The conversation went on, back and forth, but I wasn’t sure how useful any of it was. In the end, it was really just guessing. Guessing what Lucifer had meant to do, how we’d get across the dead zone if there was no bridge, how to deal with Lucifer.

So I drank glass after glass of the water, since each time I neared the bottom, Hunter ordered another from Mella.

Eventually, though, the water won.

“I need to use the restroom,” I said when squirming stopped working.

Hunter slid out of the booth, making room for me. He walked me back toward a door.

I opened the door and he tried to follow me in. I turned to block his way. “I don’t think so.”

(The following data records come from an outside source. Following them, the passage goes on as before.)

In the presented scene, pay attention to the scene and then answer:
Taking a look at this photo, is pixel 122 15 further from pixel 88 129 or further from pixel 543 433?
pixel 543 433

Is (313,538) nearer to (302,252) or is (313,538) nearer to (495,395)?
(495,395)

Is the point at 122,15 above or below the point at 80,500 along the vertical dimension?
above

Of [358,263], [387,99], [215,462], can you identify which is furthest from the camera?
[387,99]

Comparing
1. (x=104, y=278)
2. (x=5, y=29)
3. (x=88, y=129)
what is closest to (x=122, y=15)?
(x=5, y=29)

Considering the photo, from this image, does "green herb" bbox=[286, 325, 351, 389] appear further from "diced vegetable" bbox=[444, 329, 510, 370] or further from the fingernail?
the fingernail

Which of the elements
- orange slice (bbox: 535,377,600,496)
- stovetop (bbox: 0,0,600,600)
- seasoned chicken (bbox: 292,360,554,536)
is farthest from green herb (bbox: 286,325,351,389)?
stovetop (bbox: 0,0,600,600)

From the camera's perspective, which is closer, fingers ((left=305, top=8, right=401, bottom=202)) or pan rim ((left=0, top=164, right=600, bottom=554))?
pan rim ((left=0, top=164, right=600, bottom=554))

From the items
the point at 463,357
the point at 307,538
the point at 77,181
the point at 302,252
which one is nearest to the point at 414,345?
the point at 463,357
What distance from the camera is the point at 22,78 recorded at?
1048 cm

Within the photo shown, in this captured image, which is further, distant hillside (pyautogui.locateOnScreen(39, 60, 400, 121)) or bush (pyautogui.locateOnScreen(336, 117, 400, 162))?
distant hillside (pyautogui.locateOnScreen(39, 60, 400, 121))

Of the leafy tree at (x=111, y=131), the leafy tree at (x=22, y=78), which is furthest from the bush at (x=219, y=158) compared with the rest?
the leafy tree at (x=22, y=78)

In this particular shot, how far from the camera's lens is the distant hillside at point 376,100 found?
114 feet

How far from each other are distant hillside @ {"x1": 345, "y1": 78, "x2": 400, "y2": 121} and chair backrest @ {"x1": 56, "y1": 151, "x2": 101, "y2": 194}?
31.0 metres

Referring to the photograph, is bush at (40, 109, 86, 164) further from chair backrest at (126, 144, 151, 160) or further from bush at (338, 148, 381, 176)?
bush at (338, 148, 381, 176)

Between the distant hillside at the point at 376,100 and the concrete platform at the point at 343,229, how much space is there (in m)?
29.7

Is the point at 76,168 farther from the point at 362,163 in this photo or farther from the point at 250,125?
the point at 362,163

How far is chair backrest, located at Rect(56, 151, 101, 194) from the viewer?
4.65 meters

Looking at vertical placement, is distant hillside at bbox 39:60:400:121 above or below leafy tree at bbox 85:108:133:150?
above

Hunter looked past me, as if surveying the empty bathroom. “Modesty is useless if you end up dead.”

“But if I can’t pee in peace, is it even worth living?”

He lifted an eyebrow then studied the room once more, drawing in a breath as if to sniff. I could have told him trying to smell a public restroom in hell was probably a really bad choice, but I just wanted him gone.

Finally, he nodded. “You have five minutes before I’m coming back in, privacy be damned. I’ll be right here.”

I shut the door, thankful to have a moment to myself. I thought about how moms always talked about sitting in the bathroom for far longer than it took to actually pee because they needed the break, the quiet, the time to get off their feet and just sit in silence.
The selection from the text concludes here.